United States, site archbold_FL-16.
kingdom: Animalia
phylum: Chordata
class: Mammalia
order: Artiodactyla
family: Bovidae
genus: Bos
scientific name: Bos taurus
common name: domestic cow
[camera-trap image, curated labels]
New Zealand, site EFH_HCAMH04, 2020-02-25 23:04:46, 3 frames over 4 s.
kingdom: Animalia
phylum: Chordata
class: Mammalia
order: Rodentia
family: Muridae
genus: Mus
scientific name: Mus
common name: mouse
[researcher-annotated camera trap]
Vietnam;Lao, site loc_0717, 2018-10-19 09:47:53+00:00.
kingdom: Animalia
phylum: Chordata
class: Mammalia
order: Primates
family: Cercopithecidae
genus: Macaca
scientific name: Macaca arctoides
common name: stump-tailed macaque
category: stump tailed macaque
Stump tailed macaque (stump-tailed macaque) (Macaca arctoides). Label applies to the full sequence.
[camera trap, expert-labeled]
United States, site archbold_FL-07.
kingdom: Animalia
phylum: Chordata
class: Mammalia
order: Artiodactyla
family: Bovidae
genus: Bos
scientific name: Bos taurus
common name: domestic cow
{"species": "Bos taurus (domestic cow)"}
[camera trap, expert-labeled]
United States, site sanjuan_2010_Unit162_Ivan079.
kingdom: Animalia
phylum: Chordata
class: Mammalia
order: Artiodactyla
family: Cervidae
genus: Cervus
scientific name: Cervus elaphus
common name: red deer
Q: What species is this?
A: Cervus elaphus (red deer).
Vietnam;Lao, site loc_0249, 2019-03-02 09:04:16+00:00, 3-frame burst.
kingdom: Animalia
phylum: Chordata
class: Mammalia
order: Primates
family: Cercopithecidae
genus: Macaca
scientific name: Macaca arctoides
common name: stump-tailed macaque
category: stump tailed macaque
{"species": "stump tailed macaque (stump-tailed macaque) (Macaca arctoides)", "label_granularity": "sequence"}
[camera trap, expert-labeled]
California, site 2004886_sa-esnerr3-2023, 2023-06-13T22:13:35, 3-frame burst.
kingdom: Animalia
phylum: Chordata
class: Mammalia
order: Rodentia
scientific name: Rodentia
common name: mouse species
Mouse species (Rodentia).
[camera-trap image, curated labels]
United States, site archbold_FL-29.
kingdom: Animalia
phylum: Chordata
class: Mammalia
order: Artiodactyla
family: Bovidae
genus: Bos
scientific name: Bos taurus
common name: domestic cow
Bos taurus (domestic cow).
■ ■ ■ ■ ■ ■ ■
> **What to produce**:
Filter the entries down to the lines holding the string "site". Copy each of those lines.

> **Task result**:
United States, site archbold_FL-16.
New Zealand, site EFH_HCAMH04, 2020-02-25 23:04:46, 3 frames over 4 s.
Vietnam;Lao, site loc_0717, 2018-10-19 09:47:53+00:00.
United States, site archbold_FL-07.
United States, site sanjuan_2010_Unit162_Ivan079.
Vietnam;Lao, site loc_0249, 2019-03-02 09:04:16+00:00, 3-frame burst.
California, site 2004886_sa-esnerr3-2023, 2023-06-13T22:13:35, 3-frame burst.
United States, site archbold_FL-29.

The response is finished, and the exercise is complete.